PIPPONZI – Existe esquizofrenia entre os estados. O sistema é totalmente remendado e simplificá-lo é fundamental. Isso é percebido pelo secretário especial da Receita Federal, Marcos Cintra, com quem nós já tivemos uma conversa. Uma reforma tributária, além de trazer a simplificação, aumentará a base de arrecadação e será eficaz no que se refere ao combate da ilegalidade e sonegação. A primeira medida deve ser cobrar de quem não paga impostos e não cobrar mais de quem já paga.
DINHEIRO – De acordo com o IBGE, o mercado varejista cresceu 2,9% no ano passado, números aquém do que era projetado. O que podemos esperar para 2019?
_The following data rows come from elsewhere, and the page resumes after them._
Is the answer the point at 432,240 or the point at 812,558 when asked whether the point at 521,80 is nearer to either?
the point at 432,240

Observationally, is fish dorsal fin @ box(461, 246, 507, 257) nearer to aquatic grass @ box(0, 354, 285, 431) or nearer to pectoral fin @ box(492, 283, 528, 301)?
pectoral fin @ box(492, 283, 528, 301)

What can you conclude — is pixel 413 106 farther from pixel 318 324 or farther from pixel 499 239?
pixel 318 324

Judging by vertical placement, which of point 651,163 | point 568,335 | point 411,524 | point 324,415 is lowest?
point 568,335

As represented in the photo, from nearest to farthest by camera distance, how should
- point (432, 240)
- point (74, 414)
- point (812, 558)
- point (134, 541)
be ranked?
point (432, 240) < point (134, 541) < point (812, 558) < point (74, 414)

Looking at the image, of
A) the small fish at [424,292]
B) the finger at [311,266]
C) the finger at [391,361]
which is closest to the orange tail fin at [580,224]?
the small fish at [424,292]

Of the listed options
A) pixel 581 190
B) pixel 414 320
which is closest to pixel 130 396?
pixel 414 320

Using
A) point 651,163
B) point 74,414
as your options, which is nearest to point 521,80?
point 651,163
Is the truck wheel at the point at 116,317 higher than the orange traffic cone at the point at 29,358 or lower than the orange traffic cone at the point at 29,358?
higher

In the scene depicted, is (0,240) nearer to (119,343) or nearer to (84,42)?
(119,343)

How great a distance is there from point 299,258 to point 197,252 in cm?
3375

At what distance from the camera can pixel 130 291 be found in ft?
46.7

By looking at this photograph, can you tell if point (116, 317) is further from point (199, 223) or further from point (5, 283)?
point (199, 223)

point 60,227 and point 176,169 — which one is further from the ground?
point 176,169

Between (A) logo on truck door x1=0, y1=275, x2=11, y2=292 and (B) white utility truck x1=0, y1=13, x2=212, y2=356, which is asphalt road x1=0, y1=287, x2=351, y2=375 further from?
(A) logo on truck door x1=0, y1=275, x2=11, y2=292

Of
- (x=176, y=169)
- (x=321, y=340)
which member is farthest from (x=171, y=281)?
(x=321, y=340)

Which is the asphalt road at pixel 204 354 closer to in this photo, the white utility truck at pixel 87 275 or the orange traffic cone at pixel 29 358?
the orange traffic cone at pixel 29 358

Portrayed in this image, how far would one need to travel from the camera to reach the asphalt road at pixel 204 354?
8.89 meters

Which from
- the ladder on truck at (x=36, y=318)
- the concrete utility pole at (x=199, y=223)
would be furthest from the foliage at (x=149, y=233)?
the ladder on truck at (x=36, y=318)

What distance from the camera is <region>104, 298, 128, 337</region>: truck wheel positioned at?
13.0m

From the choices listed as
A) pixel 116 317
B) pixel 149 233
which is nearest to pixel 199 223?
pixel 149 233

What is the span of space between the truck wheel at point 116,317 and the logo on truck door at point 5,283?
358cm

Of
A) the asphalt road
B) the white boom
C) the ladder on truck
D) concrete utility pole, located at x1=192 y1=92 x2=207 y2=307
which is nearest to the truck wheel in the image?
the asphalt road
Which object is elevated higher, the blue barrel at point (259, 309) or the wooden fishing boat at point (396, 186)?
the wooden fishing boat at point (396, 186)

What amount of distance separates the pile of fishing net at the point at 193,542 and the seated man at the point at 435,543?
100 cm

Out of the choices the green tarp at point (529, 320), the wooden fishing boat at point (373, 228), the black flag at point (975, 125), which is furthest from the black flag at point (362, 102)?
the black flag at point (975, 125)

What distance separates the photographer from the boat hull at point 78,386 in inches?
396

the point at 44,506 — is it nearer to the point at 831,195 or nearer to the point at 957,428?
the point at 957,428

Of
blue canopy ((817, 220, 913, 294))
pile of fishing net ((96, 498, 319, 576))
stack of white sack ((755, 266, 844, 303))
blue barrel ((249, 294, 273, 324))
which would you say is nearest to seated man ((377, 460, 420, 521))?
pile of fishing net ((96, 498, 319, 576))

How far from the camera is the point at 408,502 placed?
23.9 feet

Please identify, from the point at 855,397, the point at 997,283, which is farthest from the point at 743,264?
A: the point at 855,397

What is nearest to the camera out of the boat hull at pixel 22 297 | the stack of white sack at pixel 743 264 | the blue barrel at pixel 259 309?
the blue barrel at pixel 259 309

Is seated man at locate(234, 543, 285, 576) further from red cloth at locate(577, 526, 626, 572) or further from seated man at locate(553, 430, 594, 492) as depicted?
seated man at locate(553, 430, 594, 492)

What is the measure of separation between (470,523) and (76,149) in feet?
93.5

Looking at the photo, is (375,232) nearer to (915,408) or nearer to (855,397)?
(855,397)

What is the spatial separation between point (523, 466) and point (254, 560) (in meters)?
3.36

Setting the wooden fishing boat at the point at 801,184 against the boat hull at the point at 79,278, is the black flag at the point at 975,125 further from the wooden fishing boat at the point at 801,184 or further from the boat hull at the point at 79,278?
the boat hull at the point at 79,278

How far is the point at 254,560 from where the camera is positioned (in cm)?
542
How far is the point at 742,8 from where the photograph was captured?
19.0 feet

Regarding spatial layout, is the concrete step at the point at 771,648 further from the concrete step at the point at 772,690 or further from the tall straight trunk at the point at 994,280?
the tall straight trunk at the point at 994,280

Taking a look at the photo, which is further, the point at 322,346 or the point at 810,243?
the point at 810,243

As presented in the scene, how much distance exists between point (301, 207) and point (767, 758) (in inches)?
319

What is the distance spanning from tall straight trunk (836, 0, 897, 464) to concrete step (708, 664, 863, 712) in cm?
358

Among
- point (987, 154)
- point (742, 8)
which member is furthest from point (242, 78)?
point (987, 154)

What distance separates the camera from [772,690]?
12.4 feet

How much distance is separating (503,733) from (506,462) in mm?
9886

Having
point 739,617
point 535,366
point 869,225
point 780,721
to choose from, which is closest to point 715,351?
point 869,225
PIPPONZI – Em 2018, a taxa de crescimento do varejo realmente não foi nada entusiasmante. A nossa taxa de crescimento, das empresas que compõem o IDV, ficou em torno de 4,5%. Acho que, de forma geral, existe um clima muito mais de otimismo do que aquele clima de apreensão, de pessimismo, que tomou o consumidor às vésperas das eleições. Um otimismo maior reflete em uma retomada no índice de vendas.
DINHEIRO – O que falta ser aprimorado na relação entre varejo e indústria?
PIPPONZI – O varejo é um grande captador de dados. E isso dá grandes possibilidades de parcerias, para que a indústria possa formular seus produtos e, ao mesmo tempo, estabelecer sua estratégia de venda com o varejo. A indústria quer saber como está o cliente ante os produtos dela. É necessário avançar o sistema de compartilhamento de dados, para que o varejo e a indústria usem a mesma base e sejam mais competitivos nos pontos de venda.